The most common roll in D&D is using the result of a 20 sided die and comparing it to some pre-determined threshold value set by the dungeon-master (a sort of narrator/referee for the game). Your character’s chance of success isn’t left to being a coin flip: if they’re attempting something they’re good at, like a keen eyed elven archer shooting her bow, you’ll get to add a number to the die roll before comparing it to the target value. Likewise, if they’re attempting something they’re bad at, like a dim-witted orc trying to see through an illusion, you’ll have to subtract a number from the die roll. These added/subtracted numbers, called modifiers, have been used since the first version of D&D, played some 40 odd years ago. The most recent edition of D&D (5th edition, released in 2014) still uses modifiers, but it has also added a new twist: advantage and disadvantage.

----------------

- **INSTRUCTIONS**
1) Summarize the passage on D&D dice rolls in two sentences.
2) In the passage on D&D dice rolls, what is the name for the numbers added to or subtracted from the die roll?
3) Pick up the passage on D&D dice rolls after its last sentence and keep writing it.

[Spatial reasoning dataset excerpts]
----------------

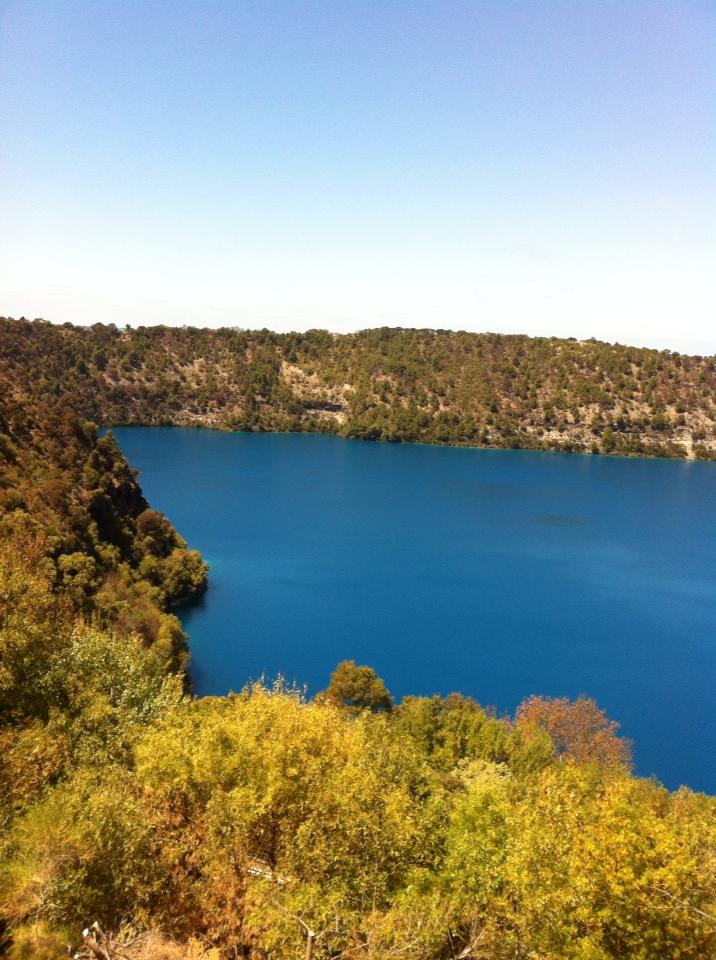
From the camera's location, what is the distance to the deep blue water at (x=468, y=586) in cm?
5056

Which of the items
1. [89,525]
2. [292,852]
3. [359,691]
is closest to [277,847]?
[292,852]

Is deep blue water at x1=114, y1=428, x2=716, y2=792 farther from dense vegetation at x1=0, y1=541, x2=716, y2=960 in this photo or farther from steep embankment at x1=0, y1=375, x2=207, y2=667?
dense vegetation at x1=0, y1=541, x2=716, y2=960

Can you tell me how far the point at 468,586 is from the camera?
74.3 meters

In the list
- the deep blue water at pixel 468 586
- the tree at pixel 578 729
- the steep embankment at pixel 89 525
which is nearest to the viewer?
the tree at pixel 578 729

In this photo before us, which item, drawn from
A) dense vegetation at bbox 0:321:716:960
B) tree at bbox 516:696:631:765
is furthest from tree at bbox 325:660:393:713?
dense vegetation at bbox 0:321:716:960

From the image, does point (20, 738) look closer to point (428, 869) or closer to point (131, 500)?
point (428, 869)

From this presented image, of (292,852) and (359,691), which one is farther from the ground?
(292,852)

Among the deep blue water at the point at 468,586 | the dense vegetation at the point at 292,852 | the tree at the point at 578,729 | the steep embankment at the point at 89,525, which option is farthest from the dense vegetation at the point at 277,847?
the deep blue water at the point at 468,586

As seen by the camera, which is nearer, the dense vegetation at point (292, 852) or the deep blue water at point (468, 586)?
the dense vegetation at point (292, 852)

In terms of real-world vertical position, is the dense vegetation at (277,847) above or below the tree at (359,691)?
above

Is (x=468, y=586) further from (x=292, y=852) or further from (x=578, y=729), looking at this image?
(x=292, y=852)

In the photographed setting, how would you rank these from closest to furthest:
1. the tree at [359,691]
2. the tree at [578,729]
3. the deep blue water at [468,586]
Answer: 1. the tree at [578,729]
2. the tree at [359,691]
3. the deep blue water at [468,586]

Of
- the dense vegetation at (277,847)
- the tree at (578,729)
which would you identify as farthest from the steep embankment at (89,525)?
the tree at (578,729)

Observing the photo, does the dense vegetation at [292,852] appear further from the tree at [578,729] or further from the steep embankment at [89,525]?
the steep embankment at [89,525]
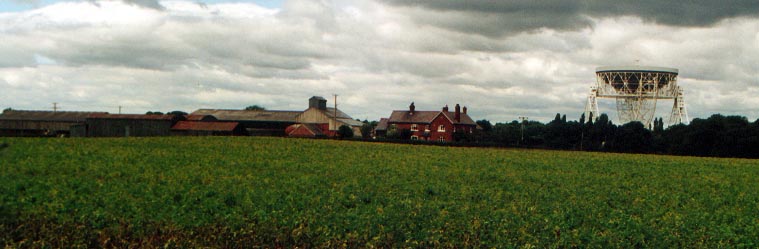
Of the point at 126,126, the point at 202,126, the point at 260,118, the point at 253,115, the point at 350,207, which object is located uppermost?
the point at 253,115

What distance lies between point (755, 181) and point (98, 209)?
123 feet

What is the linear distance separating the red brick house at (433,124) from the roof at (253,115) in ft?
60.5

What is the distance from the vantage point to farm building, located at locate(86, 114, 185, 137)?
86625 millimetres

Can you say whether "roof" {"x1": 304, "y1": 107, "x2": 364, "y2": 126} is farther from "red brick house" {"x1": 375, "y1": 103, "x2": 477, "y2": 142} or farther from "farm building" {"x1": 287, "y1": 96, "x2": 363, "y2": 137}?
"red brick house" {"x1": 375, "y1": 103, "x2": 477, "y2": 142}

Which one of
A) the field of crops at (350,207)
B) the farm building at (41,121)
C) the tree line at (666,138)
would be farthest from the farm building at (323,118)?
the field of crops at (350,207)

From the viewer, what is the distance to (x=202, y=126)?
330ft

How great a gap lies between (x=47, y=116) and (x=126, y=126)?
34.3 meters

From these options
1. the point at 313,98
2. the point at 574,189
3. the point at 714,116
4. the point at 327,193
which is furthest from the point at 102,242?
the point at 313,98

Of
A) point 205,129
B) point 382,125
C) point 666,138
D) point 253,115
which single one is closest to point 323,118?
point 253,115

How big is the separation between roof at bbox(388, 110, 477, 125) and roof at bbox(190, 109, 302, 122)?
18.0 meters

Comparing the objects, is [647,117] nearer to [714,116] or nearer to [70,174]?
[714,116]

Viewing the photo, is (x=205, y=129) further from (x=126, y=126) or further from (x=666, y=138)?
(x=666, y=138)

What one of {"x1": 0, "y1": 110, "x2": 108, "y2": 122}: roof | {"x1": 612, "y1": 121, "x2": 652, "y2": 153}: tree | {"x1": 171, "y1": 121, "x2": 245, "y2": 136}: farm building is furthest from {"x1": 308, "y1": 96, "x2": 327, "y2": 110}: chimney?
{"x1": 612, "y1": 121, "x2": 652, "y2": 153}: tree

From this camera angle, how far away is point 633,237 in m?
15.9
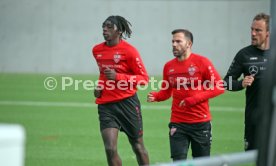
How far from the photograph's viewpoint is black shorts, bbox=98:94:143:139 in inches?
366

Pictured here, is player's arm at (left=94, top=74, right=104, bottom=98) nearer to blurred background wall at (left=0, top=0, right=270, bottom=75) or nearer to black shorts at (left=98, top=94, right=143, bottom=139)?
black shorts at (left=98, top=94, right=143, bottom=139)

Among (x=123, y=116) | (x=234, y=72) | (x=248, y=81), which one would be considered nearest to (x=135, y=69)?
(x=123, y=116)

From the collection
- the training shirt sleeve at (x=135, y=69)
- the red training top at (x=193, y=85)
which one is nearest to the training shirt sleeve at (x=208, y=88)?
the red training top at (x=193, y=85)

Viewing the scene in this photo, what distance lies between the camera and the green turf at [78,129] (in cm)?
1206

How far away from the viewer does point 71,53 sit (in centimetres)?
3244

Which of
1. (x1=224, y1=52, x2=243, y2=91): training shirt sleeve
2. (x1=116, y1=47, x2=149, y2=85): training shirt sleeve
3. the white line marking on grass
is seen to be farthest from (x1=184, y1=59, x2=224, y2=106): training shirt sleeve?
the white line marking on grass

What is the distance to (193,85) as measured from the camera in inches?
340

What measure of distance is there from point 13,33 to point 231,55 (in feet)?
30.9

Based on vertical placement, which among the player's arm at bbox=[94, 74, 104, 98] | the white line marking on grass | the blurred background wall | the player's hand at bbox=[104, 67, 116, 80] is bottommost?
the white line marking on grass

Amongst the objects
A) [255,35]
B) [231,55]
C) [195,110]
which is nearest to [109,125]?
[195,110]

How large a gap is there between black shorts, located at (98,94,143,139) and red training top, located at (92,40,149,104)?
9 cm

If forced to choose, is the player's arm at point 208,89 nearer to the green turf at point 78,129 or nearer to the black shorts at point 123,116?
the black shorts at point 123,116

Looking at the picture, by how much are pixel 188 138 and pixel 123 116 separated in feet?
3.64

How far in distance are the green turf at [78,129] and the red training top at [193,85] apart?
9.77 feet
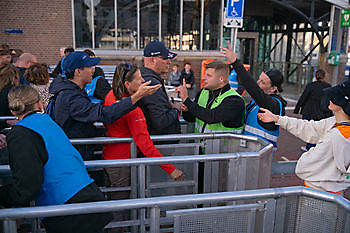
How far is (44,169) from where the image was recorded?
6.10 ft

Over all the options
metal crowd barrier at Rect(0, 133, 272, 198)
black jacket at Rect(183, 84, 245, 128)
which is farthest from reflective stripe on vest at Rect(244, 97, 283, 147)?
metal crowd barrier at Rect(0, 133, 272, 198)

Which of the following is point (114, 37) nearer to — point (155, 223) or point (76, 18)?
point (76, 18)

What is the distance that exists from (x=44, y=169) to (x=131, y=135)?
1192mm

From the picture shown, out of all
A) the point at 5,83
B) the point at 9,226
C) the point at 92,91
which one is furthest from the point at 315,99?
the point at 9,226

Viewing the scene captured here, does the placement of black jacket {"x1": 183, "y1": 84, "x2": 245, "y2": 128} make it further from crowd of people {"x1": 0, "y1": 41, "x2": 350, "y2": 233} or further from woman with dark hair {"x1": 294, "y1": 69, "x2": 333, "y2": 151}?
woman with dark hair {"x1": 294, "y1": 69, "x2": 333, "y2": 151}

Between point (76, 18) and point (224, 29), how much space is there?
720 cm

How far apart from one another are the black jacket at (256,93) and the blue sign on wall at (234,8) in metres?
2.76

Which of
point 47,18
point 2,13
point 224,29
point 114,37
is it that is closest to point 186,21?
point 224,29

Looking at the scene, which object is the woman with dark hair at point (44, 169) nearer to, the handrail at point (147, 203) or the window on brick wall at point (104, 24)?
the handrail at point (147, 203)

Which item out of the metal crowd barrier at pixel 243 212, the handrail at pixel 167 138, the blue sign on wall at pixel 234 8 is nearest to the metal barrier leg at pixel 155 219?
the metal crowd barrier at pixel 243 212

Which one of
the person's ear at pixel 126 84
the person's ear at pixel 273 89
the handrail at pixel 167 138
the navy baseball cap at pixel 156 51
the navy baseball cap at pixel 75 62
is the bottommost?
the handrail at pixel 167 138

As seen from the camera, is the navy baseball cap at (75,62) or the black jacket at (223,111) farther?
the black jacket at (223,111)

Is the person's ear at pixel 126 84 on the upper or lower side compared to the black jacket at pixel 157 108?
upper

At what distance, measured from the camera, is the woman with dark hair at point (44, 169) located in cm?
176
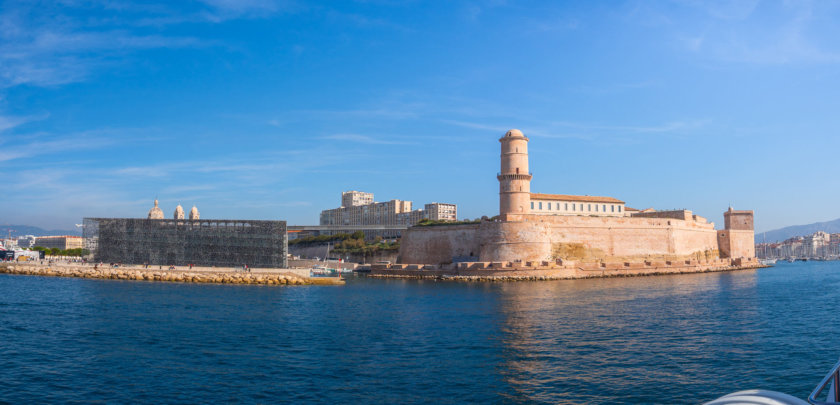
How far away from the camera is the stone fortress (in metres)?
40.8

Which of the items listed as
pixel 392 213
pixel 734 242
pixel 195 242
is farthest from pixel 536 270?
pixel 392 213

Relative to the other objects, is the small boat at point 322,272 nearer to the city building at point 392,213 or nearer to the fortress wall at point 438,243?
the fortress wall at point 438,243

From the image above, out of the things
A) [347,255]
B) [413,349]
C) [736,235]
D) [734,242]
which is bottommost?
[413,349]

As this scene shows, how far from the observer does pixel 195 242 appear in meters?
45.9

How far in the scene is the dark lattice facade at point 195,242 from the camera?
149 feet

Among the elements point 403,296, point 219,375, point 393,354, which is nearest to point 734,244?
point 403,296

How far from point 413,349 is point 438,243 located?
113ft

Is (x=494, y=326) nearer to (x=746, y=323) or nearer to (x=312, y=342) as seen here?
(x=312, y=342)

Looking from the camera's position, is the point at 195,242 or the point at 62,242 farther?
the point at 62,242

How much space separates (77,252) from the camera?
240 feet

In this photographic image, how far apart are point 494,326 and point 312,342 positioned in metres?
5.53

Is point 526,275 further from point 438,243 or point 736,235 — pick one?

----------------

- **RESPONSES TO THE EXERCISE**
1) The most common roll in D&D compares the result of a 20-sided die with a threshold set by the dungeon master, and a modifier is added when a character attempts something they're good at or subtracted when it's something they're bad at. Modifiers have been used since the first version of D&D, and the 5th edition, released in 2014, keeps them while adding advantage and disadvantage.

2) They are called modifiers.

3)
Previously, everything was handled with modifiers: both the inherent abilities of your character and the circumstances of a particular moment. For example, the elven archer might get a +6 modifier on any attack made with her bow, and if she was attacking an unsuspecting victim who hadn’t noticed her yet, she might get an additional +4 modifier. Depending on the circumstances of a particular action, many different modifiers could apply, and you would add them all up to find the final modifier to use. In 5th edition, there are still modifiers, but they primarily apply to the inherent abilities of the hero. The circumstances of the particular action use a new system called advantage and disadvantage. Most checks will be made without advantage or disadvantage, and you simply roll the 20 sided die and add your inherent modifier. If the circumstances are favorable to your character’s success (e.g., the aforementioned bow-shooting while not being noticed), you can roll with advantage, which means you get to roll two 20 sided dice and take the higher value. If the circumstances are unfavorable, you roll with disadvantage, meaning that you roll two 20 sided dice and take the lower value.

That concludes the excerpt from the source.